Systems and methods of the present disclosure generally relate to correcting isotope ratio calculations during wellbore operation. A method for correcting isotope ratios during a wellbore operation, comprising: receiving a flow-in fluid sample from a wellbore; receiving a flow-out fluid sample from the wellbore; passing each sample to an analytical instrument operable to determine isotopes in each fluid sample; outputting a signal intensity or signa area: assigning a depth to the signal intensity or the signal area; and determining a corrected isotope ratio by subtracting a signal for the flow-in fluid sample from a signal for the flow-out fluid sample.

Description

    BACKGROUND
  • During drilling of a wellbore into a subterranean formation, formation fluid(s) may enter the wellbore and circulate with drilling fluid from the wellbore to the surface, and back into the wellbore. Determining isotopes present in the formation fluid may indicate reservoir compartmentalization and connectivity. Typically, isotopes are only measured at a wellbore flow-out location which may lead to erroneous results.
  • BRIEF DESCRIPTION OF THE DRAWINGS
  • These drawings illustrate certain aspects of some examples of the present invention and should not be used to limit or define the invention.

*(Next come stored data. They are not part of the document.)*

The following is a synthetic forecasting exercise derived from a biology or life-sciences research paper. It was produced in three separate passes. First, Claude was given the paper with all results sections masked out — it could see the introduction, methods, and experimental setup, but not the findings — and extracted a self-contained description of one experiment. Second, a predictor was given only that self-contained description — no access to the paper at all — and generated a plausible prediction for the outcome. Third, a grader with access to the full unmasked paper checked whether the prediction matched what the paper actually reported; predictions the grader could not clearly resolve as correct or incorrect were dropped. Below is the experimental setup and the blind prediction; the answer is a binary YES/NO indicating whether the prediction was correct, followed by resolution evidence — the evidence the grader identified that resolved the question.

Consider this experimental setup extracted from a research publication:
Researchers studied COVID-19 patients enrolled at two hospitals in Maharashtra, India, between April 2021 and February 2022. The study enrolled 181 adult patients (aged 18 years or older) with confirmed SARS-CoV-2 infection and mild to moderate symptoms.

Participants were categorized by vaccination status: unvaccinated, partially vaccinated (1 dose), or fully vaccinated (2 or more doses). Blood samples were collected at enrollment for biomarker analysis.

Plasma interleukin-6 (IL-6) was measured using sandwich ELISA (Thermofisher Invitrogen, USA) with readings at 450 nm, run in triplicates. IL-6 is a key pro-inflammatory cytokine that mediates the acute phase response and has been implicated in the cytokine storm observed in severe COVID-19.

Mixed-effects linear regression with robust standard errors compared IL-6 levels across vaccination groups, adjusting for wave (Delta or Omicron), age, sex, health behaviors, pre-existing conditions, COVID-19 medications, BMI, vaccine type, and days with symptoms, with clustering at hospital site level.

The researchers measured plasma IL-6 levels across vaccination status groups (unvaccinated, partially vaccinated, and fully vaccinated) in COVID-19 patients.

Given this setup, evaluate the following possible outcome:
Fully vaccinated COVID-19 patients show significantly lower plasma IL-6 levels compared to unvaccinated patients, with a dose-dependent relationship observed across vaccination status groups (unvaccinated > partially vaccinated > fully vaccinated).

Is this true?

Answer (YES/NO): NO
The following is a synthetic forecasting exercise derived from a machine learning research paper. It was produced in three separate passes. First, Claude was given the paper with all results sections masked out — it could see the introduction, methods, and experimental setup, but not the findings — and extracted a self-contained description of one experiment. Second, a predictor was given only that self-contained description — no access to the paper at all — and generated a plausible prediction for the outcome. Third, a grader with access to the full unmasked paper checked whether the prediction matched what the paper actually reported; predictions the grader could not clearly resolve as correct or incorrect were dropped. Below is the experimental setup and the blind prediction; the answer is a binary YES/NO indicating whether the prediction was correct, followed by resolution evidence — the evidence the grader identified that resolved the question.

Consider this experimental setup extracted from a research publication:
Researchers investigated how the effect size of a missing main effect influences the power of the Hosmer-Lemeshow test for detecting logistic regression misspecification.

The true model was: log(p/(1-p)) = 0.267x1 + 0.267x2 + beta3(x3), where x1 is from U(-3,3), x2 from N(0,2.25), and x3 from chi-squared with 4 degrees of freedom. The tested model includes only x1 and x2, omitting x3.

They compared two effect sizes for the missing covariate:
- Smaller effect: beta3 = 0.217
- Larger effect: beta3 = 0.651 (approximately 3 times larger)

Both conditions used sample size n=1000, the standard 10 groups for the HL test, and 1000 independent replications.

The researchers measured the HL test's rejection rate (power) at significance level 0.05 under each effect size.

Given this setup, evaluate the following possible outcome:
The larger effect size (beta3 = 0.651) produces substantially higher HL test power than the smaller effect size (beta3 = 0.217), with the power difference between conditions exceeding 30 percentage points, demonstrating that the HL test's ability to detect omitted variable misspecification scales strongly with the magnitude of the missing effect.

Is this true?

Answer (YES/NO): NO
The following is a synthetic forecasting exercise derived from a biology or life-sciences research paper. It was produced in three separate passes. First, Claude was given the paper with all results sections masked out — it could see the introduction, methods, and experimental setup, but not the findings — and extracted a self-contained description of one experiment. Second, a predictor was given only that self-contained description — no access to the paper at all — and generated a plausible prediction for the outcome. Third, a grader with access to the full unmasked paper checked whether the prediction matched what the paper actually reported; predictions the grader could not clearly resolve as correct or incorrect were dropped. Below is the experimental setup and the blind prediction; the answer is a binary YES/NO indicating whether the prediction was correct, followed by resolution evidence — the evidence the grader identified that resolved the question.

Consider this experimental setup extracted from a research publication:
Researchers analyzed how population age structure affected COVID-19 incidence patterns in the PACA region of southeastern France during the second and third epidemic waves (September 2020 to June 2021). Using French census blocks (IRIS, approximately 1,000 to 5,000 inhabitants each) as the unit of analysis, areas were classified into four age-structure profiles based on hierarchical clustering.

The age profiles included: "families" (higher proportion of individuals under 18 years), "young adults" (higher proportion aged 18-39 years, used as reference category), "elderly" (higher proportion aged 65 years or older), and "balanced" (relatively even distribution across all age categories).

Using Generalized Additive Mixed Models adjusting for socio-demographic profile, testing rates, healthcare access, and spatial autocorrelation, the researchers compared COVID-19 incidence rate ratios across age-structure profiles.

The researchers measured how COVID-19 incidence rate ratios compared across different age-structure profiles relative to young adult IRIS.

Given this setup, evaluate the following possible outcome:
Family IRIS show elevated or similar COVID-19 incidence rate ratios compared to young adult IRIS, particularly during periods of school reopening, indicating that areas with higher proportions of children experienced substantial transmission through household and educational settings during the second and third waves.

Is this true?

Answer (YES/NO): YES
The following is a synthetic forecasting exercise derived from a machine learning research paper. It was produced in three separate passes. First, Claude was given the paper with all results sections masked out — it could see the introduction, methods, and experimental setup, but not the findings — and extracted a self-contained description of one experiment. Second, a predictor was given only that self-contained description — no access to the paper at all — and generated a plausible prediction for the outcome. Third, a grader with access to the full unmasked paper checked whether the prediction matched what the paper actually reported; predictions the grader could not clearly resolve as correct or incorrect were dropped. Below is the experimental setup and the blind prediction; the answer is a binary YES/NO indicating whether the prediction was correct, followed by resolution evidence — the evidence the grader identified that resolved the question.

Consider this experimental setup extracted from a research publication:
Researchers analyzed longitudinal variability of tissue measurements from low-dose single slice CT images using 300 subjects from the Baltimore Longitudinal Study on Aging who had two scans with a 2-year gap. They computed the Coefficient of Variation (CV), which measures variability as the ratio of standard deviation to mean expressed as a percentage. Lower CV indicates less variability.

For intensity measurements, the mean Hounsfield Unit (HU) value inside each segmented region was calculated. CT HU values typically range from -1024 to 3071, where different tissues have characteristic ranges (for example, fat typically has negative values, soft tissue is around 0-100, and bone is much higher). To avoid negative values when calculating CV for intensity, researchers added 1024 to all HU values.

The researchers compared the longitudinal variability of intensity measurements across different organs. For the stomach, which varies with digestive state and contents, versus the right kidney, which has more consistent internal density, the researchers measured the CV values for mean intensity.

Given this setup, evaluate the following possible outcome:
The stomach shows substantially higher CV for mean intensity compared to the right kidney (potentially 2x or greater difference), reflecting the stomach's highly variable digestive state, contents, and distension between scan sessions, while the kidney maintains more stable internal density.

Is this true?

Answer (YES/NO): YES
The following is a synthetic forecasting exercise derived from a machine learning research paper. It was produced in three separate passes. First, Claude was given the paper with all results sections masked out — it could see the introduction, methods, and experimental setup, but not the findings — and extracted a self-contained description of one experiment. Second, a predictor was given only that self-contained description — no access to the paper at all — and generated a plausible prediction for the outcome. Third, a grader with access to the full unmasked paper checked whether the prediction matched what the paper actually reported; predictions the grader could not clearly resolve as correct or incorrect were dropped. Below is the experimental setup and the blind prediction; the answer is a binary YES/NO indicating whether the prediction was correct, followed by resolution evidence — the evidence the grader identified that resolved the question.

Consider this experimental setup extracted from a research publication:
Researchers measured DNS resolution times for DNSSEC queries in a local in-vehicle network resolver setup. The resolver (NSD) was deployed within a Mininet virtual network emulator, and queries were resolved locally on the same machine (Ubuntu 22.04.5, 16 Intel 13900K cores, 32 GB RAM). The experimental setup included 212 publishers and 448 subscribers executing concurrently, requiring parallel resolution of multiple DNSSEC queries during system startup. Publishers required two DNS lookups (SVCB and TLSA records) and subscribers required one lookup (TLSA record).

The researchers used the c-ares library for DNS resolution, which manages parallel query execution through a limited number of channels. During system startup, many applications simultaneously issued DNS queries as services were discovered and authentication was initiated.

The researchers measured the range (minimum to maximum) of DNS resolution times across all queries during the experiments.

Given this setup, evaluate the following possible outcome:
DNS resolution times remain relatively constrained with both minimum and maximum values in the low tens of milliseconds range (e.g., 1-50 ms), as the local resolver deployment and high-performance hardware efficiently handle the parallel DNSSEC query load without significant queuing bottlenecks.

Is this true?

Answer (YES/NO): NO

  • FIG. 1 illustrates a system with a single analytical instrument for correcting isotope ratio calculations, in accordance with particular examples of the present disclosure;
  • FIG. 2 illustrates a system with multiple analytical instruments for correcting isotope ratio calculations, in accordance with particular examples of the present disclosure;
  • FIG. 3 illustrates an exemplary method to determine a corrected isotope ratio during wellbore operations, in accordance with particular examples of the present disclosure; and
  • FIG. 4 is a schematic diagram of an exemplary drilling system including the system for correcting isotope ratio calculations, in accordance with particular examples of the present disclosure.
  • DETAILED DESCRIPTION
  • Systems and methods of the present disclosure generally relate to wellbore operations and, more particularly, may relate to correcting isotope ratio calculations during wellbore operations.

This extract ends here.